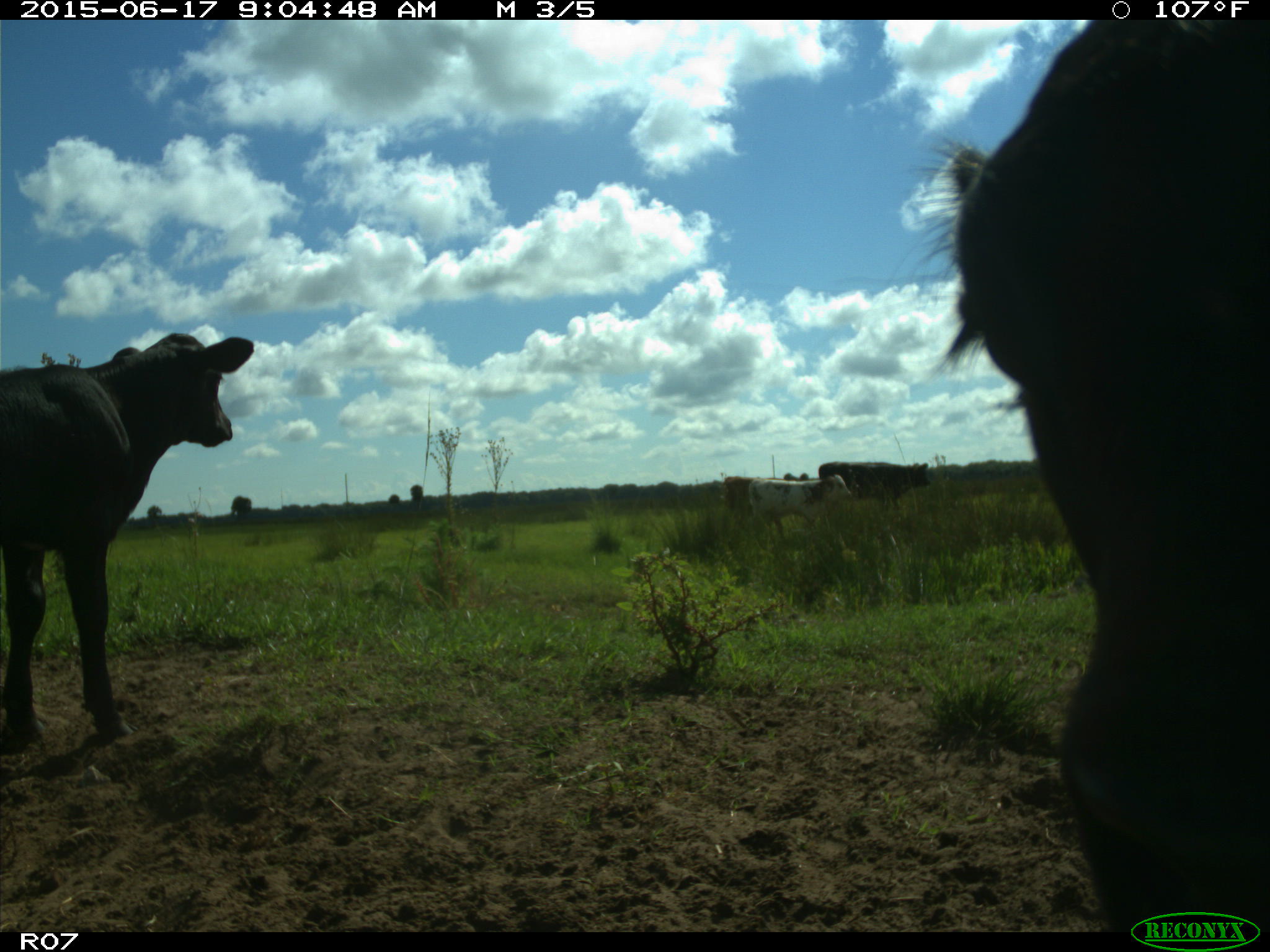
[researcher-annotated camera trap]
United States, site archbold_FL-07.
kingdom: Animalia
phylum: Chordata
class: Mammalia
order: Artiodactyla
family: Bovidae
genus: Bos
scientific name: Bos taurus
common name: domestic cow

◆ **Assigned task**: Output nothing but the lines from the one that contains "class: Mammalia" through the final line of the entries above, exactly as they appear.

◆ **Solved exercise**:
class: Mammalia
order: Artiodactyla
family: Bovidae
genus: Bos
scientific name: Bos taurus
common name: domestic cow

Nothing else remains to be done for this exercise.